■ **Work order**
Range to output from the entries below: the line containing "labeled regions (frame 3" through the line containing "scientific name: Lupulella mesomelas". Set it down exactly, ends included, nothing else.

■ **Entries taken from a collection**
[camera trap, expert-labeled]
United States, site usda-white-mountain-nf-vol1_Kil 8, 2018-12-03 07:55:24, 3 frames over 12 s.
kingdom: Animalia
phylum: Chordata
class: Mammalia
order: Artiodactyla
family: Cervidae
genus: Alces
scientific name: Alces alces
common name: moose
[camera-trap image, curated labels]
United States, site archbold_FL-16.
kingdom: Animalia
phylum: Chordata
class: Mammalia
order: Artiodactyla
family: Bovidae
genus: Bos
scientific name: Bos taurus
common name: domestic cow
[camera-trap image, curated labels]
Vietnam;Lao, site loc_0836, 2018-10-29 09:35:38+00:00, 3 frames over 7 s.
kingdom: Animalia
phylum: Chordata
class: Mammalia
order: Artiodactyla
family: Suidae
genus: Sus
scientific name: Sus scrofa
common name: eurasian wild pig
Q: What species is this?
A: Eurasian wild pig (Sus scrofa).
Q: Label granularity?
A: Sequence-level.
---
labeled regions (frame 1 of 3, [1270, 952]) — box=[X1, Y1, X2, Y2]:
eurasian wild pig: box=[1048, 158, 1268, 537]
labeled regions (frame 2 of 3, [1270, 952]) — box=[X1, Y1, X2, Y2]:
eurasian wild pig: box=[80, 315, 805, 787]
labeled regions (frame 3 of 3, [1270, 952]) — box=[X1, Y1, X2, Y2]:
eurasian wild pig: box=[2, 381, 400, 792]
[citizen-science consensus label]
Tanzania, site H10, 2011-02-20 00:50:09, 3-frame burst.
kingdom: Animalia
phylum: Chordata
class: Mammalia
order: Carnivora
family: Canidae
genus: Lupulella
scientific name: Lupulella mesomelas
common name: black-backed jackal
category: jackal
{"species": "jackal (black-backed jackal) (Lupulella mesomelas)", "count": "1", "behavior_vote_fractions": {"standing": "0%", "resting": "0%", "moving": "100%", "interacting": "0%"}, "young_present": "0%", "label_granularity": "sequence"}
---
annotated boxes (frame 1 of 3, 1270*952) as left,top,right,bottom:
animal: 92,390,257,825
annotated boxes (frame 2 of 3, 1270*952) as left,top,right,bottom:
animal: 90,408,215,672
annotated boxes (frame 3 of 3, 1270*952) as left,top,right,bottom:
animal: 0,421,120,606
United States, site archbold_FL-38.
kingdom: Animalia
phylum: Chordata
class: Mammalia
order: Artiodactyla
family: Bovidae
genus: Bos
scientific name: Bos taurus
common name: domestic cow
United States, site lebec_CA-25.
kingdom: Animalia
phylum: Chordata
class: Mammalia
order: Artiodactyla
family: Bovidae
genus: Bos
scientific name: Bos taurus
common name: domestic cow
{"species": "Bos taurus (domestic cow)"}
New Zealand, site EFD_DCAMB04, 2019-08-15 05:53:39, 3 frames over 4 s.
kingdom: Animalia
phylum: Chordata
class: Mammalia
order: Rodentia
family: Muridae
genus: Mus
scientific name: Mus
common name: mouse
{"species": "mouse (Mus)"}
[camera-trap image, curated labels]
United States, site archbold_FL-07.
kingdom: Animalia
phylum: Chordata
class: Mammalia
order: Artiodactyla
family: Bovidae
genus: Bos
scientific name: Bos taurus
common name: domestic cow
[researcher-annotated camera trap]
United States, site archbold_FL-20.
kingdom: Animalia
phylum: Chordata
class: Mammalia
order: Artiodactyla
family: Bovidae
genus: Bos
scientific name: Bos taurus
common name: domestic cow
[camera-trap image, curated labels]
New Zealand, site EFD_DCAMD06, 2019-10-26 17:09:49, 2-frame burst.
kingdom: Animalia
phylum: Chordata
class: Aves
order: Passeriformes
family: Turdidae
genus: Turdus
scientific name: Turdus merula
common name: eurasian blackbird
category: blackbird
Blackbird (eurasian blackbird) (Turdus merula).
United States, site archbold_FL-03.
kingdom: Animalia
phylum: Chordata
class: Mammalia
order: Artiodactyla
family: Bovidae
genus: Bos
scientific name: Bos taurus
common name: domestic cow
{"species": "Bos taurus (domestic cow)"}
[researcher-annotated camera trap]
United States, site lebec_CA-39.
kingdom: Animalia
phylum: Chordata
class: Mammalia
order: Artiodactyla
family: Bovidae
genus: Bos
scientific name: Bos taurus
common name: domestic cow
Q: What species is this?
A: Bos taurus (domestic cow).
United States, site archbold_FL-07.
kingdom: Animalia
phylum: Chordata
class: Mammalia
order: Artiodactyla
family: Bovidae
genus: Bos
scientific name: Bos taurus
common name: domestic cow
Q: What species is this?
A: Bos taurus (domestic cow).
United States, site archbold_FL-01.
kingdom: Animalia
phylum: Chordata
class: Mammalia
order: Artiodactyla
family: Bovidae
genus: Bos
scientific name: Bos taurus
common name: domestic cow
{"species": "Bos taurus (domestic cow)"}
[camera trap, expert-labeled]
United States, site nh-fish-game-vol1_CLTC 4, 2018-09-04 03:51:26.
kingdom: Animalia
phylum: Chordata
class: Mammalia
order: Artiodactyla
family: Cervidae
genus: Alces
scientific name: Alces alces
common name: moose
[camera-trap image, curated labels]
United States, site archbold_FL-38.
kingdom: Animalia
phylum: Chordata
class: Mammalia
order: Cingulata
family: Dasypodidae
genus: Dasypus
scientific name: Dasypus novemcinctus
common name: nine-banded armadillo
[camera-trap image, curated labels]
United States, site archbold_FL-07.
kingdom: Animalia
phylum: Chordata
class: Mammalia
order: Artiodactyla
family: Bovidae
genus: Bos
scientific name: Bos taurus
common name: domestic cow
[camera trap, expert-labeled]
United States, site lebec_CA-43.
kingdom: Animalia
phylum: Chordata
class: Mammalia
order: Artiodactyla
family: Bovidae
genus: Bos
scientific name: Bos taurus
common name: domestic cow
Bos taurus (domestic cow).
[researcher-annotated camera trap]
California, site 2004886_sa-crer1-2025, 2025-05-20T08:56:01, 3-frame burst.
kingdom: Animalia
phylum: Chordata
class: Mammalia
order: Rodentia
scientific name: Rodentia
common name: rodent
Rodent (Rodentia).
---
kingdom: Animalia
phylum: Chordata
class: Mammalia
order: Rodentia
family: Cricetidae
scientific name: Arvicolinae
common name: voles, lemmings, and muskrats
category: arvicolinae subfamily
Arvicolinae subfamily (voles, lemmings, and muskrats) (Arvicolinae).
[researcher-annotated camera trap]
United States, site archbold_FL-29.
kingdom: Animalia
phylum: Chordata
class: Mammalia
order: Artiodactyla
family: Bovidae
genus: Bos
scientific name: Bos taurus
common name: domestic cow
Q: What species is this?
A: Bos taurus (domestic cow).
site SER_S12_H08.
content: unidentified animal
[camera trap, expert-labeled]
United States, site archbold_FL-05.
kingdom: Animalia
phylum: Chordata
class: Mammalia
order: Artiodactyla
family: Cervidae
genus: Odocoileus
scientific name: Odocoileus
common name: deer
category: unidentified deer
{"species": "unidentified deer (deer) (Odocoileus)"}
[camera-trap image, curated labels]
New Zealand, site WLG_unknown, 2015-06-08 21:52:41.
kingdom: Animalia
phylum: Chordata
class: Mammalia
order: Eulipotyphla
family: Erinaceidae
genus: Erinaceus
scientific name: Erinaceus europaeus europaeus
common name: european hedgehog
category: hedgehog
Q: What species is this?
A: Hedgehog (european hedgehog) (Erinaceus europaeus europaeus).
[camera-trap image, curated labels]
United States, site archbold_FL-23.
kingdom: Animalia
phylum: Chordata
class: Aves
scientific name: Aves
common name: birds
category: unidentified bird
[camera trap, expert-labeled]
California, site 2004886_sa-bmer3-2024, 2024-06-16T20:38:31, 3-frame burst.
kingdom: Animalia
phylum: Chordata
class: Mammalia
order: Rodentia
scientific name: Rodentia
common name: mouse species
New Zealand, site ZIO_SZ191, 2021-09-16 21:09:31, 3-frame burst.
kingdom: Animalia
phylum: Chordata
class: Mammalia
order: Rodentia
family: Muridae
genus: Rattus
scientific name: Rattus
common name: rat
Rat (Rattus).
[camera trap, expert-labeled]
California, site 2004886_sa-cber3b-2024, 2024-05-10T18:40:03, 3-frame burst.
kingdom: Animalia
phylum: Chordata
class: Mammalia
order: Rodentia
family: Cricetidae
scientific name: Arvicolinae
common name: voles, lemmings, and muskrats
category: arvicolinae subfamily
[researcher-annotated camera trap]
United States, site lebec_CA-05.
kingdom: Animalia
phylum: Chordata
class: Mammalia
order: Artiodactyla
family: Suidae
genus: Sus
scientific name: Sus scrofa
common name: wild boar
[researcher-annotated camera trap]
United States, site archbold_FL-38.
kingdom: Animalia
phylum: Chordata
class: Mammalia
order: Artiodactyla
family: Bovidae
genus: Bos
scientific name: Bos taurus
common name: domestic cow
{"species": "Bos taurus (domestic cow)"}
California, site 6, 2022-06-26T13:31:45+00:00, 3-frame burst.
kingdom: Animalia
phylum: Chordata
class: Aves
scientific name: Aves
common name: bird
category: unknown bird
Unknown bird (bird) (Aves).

■ **Answer space**
labeled regions (frame 3 of 3, [1270, 952]) — box=[X1, Y1, X2, Y2]:
eurasian wild pig: box=[2, 381, 400, 792]
[citizen-science consensus label]
Tanzania, site H10, 2011-02-20 00:50:09, 3-frame burst.
kingdom: Animalia
phylum: Chordata
class: Mammalia
order: Carnivora
family: Canidae
genus: Lupulella
scientific name: Lupulella mesomelas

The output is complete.